Damn dudes, it's been a while hasn't it? I apologise, but shit's been hairy. Life movin' at full speed and all that. Enough about me though, let's get into some Vancouver burgers shall we?
Nimby Burger | 2210 Cornwall Avenue | 604.734.3589 | www.nimbyburger.com
When Nimby entered the Vancouver burger scene a couple years ago it was touted as an In 'N' Out clone. I've only been to In 'N' Out once, and it was years ago, so I can't really speak to that comparison.

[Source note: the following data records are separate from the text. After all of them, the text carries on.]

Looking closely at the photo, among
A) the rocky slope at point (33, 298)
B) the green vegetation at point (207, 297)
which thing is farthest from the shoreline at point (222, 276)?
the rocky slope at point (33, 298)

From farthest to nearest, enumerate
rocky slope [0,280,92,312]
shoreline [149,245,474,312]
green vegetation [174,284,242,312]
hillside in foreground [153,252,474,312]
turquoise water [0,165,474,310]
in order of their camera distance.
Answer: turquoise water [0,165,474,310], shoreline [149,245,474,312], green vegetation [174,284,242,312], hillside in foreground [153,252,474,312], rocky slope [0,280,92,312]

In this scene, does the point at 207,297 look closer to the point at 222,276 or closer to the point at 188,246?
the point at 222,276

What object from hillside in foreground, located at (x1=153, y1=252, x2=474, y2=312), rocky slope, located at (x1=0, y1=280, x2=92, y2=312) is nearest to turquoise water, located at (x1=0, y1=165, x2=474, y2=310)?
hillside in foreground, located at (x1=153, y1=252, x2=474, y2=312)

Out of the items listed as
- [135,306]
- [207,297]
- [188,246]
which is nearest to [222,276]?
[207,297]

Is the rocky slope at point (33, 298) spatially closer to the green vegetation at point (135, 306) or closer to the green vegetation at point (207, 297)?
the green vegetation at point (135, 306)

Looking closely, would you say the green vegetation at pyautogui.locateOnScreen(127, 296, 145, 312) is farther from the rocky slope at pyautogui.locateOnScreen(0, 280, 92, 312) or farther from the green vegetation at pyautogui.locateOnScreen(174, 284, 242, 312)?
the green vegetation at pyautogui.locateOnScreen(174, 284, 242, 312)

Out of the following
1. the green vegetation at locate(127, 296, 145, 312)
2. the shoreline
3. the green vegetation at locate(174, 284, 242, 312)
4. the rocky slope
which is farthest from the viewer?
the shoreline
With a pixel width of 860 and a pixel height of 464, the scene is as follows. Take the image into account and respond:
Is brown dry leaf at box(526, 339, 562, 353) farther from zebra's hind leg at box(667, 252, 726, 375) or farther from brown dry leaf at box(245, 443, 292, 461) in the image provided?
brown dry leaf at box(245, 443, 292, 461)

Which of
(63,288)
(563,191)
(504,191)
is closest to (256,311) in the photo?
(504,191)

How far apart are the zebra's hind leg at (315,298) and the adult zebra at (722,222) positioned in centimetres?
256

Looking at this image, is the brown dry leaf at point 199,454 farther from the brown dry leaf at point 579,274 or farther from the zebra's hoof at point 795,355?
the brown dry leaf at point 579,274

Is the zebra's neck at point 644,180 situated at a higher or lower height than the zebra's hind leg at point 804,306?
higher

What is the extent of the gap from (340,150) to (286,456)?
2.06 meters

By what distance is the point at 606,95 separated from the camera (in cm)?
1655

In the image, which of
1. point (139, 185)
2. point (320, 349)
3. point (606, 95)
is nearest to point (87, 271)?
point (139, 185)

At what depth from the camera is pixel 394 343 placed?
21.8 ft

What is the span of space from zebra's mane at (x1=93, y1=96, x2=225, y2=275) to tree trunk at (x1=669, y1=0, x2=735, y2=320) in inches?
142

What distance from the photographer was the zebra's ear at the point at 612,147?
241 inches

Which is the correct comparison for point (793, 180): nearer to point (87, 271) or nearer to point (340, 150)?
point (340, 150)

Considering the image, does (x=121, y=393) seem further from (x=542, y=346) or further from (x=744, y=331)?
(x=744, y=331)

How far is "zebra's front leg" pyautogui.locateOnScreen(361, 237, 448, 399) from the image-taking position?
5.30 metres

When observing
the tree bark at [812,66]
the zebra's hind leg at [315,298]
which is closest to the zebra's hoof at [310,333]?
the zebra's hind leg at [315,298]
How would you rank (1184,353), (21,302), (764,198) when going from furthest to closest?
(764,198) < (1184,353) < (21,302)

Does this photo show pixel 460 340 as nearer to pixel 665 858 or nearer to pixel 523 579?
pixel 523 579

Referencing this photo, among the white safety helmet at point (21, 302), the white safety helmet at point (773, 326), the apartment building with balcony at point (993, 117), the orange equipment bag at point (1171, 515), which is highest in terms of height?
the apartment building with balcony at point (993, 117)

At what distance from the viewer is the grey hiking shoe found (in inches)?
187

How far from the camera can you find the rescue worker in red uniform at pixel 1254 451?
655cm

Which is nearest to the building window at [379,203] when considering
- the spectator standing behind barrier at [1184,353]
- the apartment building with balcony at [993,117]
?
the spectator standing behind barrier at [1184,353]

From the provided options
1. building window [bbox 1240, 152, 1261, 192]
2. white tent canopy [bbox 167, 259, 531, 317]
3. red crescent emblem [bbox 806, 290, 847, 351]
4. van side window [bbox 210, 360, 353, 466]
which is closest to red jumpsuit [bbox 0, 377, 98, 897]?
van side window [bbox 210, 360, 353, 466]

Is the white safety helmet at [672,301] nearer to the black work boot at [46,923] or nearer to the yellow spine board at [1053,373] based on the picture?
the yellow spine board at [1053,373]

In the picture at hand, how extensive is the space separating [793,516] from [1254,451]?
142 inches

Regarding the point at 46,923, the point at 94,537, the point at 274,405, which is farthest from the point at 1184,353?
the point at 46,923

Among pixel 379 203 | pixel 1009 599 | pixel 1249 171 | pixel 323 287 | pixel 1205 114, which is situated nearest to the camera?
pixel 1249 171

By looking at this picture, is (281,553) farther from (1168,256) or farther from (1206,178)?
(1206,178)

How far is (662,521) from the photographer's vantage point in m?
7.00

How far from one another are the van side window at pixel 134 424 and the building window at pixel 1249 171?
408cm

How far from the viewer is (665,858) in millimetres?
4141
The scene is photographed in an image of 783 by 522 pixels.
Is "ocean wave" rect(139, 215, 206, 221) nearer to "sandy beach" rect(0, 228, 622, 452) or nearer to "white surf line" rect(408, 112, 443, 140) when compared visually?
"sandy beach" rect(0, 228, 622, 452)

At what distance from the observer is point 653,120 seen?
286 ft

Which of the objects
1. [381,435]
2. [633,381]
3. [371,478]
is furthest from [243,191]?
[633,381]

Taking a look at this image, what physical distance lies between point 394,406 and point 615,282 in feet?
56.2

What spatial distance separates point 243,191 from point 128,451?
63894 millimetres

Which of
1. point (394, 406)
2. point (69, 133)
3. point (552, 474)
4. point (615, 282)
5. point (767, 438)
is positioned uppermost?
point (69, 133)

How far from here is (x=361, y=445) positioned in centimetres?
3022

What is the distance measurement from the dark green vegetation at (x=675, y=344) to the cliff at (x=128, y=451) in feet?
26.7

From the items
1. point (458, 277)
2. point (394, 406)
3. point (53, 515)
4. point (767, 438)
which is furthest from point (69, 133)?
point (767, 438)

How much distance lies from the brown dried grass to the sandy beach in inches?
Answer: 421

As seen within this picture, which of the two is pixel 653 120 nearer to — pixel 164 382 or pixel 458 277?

What I can say is this is primo fast food. It's a thin, griddled patty, which is all good—thin is usually better in terms of maintaining juiciness. The pickles are exceptional, and exactly what you want as a topping in a burger like this. If I was to compare this to an American chain offering, I'd say Nimby is a more expensive—but better—Dick's.
VERDICT: It's not a world-beater, but you can't expect a whole lot more in terms of fast food. This one satisfies even if it doesn't necessarily surprise.
Nimby is now closed for the season, but you can get the Nimby Burger off the late-night menu at Local (which has the same address as the Nimby Burger stand).
Save-On-Meats | 43 West Hastings | 605.569.3568 | www.saveonmeats.ca
Alright, so I'm not going to get into the entire history of Save-On-Meats. Let's just say it's a legendary Vancouver institution that has always been infamous for its burger. After 54 years mannin' the meat-grinder, the original owner decided to retire in 2009. Save-On-Meats re-opened this year with new owners, a new kitchen, a completely redesigned dining area, and a new burger.
Sadly I have no history with the old Save-On-Meats burger. From old reviews and pictures, I can see the new burger is drastically different from the old one: different bun, thicker patty, different condiment mix too maybe. The other big difference, as I understand it, the original burger was two patties by default. The new one is a single.
Wow, for a guy who said he wasn't going to give any history, I sure gave a lot of history. Right, review time now.
This one's a little odd, but I don't mind it. The BBQ sauce has a weird Branson Pickle vibe to it which makes this unit feel like almost more of a meatloaf sandwich than a burger. The bun is sort of muffiny in texture, but hey—it's all in keeping with the weirdness.
VERDICT: This burger has character, and I enjoyed it, but it's probably not worth standing in the Boxing Day Sale type line ups that Save-On-Meats seems to routinely have.
Au Petit Chavignol | 843 East Hastings | 604.255.4218 | www.aupetitchavignol.com
Add Lettuce and Tomato $1
Add Bacon $1.50
Ah, and now we get to the package the king of Vancouver burger review, Andrew Morrison, calls the best of the city (and I did choose my cheese and toppings based on his recommendations).
This is a tough one to peg down. I mean it's definitely good, but does it leap out and grab you the way truly memorable burgers do? You know when someone describes a chick you go to school with as "such a nice girl"? Everyone agrees she's arrestingly beautiful, does not offend your senses in any way, and makes you feel slightly better about yourself when she notices you. This burger is kind of like that. It tastes good, you can't really criticise it, and you feel better having known it.
The thing is no one ever really says, "HOLY SHIT YOU HAVE TO MEET THIS NICE GIRL! SERIOUSLY DUDE, SHE IS SUCH A NICE GIRL!" Everyone loves the nice girl, but no one's ever really fuckin' amped to see her. I mean she's great, but she's never going to be your best friend. That's the thing with this burger too—I don't think I could ever not enjoy seeing it, but I could never have the relationship with it that I have with my best burger pals. Maybe, like the nice girl, we just don't have enough in common. It's clean and I'm a fucking dirtball.
Ah Jesus, I'm using girls as metaphors for burgers again and making no goddamn sense to anyone but myself, let's just skip to the verdict shall we?
VERDICT: Impossible not to enjoy, but lacking the joie de vivre of the greaseball burgers I generally call my friends.